Print the data below exactly, but only the lines from the one containing "2024-05-06T02:24:35, 3-frame burst." down to the one containing "[citizen-science consensus label]", inclusive.

Saved entries
:::::

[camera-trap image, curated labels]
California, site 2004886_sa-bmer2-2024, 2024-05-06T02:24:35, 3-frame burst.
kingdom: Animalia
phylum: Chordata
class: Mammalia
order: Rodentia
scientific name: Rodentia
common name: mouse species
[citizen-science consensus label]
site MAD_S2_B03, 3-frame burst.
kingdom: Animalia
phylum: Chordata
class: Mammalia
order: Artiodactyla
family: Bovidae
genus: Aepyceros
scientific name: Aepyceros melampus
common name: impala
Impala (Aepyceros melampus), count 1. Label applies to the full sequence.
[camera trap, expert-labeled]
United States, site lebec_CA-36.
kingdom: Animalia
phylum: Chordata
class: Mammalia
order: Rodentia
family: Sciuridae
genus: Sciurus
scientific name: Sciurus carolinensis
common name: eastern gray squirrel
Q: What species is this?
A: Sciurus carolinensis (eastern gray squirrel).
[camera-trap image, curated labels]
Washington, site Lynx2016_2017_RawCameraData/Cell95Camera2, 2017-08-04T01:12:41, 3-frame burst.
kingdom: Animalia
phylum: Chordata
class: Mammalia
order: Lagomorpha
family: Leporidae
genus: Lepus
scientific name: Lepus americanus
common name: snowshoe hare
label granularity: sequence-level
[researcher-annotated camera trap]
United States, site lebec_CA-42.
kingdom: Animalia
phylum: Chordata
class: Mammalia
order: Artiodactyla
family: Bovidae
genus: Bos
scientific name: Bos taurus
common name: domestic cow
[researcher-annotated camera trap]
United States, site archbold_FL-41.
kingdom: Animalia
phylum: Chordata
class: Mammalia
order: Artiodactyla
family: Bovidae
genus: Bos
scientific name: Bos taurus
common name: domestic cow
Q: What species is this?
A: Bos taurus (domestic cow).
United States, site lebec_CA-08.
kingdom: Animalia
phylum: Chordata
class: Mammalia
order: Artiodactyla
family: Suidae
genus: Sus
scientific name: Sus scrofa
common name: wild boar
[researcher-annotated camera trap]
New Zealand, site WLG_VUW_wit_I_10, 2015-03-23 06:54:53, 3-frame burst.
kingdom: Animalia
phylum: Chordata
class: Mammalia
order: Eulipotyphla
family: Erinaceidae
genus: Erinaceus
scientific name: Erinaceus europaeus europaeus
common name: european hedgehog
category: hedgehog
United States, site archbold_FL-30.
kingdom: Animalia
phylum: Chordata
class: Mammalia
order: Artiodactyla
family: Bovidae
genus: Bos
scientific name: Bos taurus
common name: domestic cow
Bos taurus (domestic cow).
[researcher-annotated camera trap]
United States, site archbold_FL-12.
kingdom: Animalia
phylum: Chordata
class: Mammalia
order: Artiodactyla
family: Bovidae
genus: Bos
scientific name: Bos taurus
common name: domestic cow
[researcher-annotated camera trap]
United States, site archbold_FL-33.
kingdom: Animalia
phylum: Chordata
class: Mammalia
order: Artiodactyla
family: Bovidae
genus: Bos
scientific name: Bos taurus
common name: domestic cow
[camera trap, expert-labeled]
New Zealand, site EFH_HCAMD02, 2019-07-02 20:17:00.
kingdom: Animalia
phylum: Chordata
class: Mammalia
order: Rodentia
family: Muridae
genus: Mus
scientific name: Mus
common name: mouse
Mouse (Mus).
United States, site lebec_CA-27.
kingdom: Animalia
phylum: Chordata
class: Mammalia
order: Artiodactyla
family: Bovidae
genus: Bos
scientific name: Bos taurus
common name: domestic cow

:::::

**Task answer**
California, site 2004886_sa-bmer2-2024, 2024-05-06T02:24:35, 3-frame burst.
kingdom: Animalia
phylum: Chordata
class: Mammalia
order: Rodentia
scientific name: Rodentia
common name: mouse species
[citizen-science consensus label]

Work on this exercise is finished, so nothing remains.